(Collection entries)
----

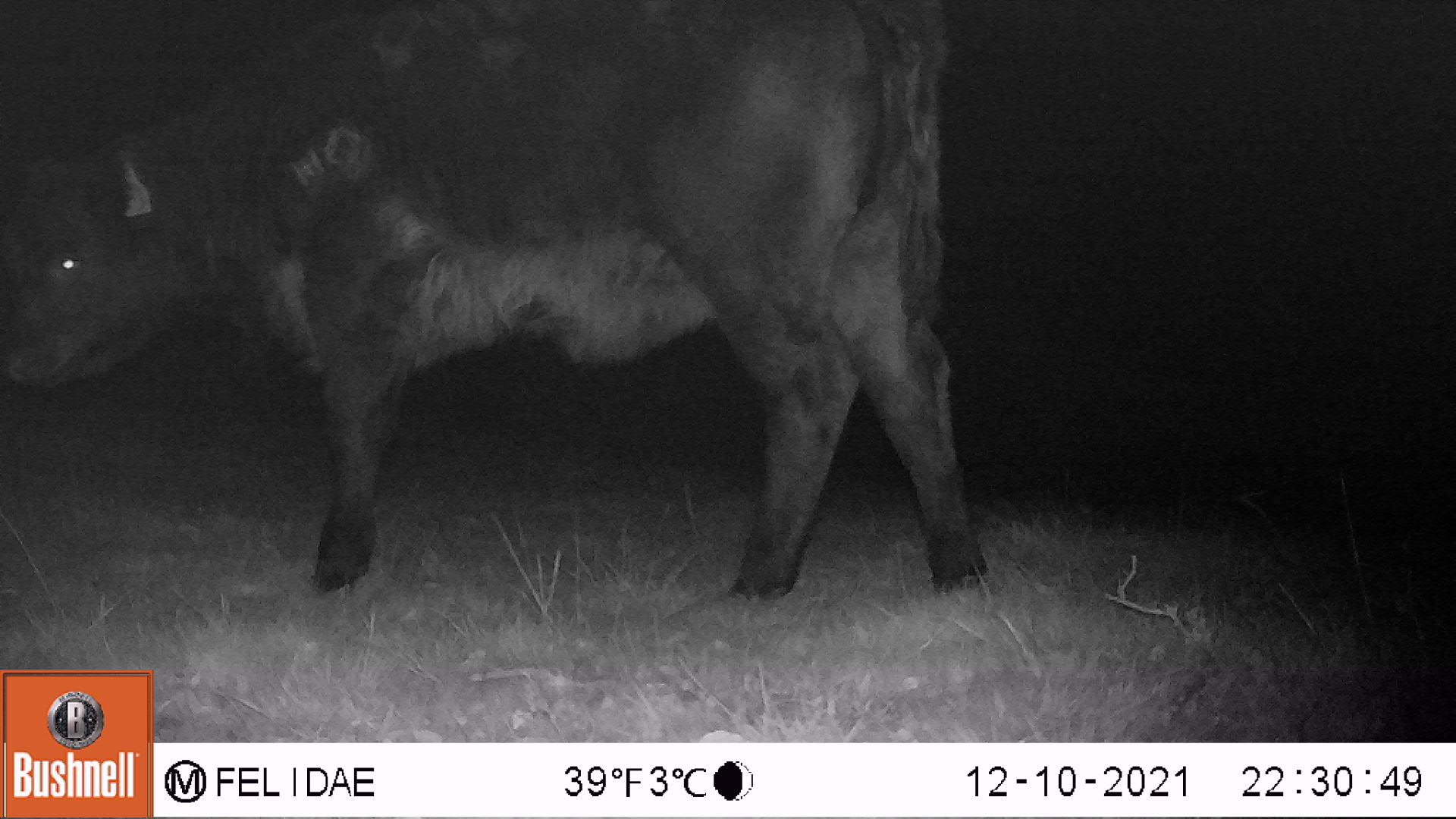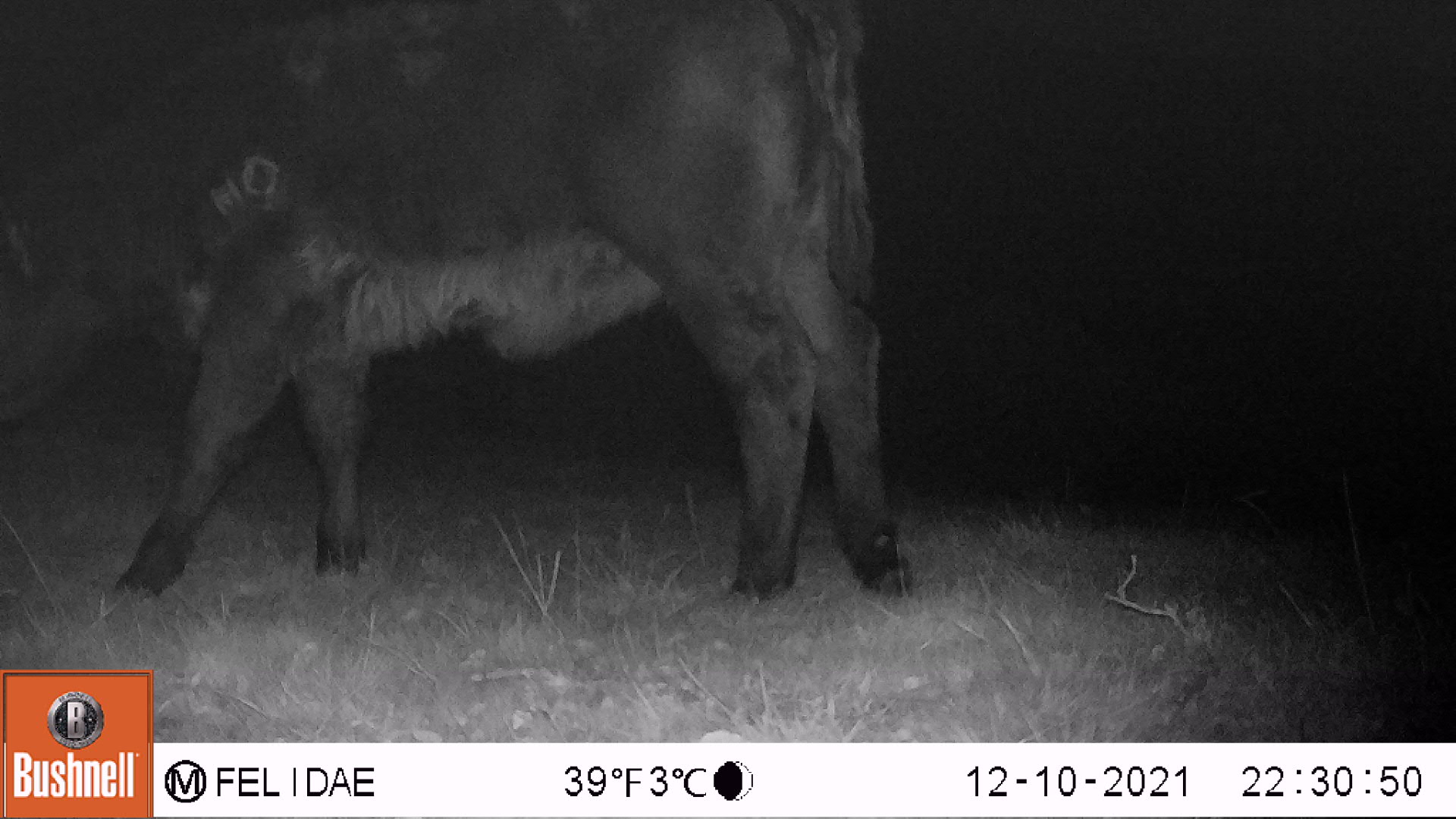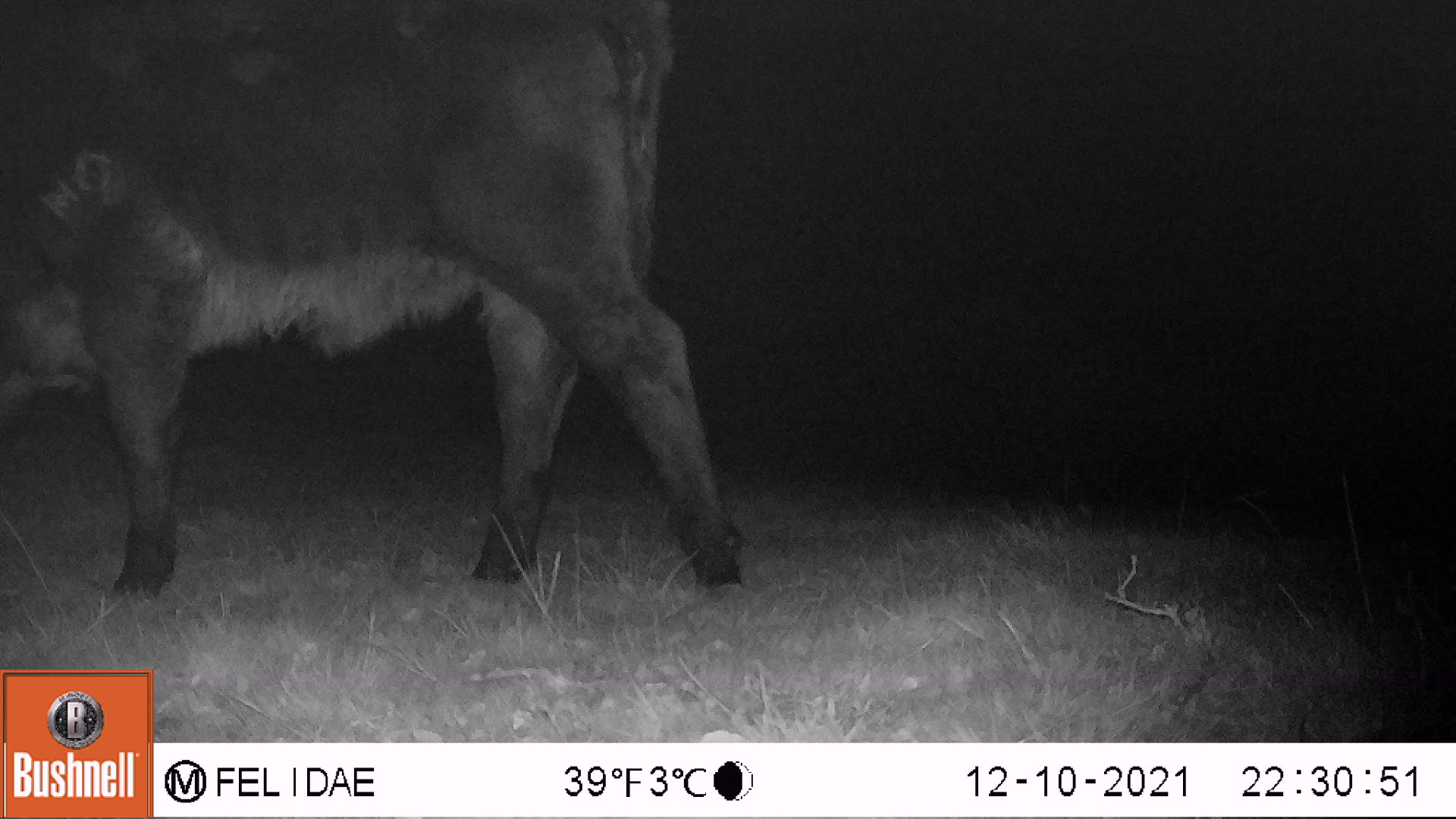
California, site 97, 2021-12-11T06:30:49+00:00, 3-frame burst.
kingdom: Animalia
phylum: Chordata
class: Mammalia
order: Artiodactyla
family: Bovidae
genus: Bos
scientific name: Bos taurus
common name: domestic cattle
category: cattle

----

* **Exercise goal**
Retype the data above verbatim, minus images.

* **Task solution**
California, site 97, 2021-12-11T06:30:49+00:00, 3-frame burst.
kingdom: Animalia
phylum: Chordata
class: Mammalia
order: Artiodactyla
family: Bovidae
genus: Bos
scientific name: Bos taurus
common name: domestic cattle
category: cattle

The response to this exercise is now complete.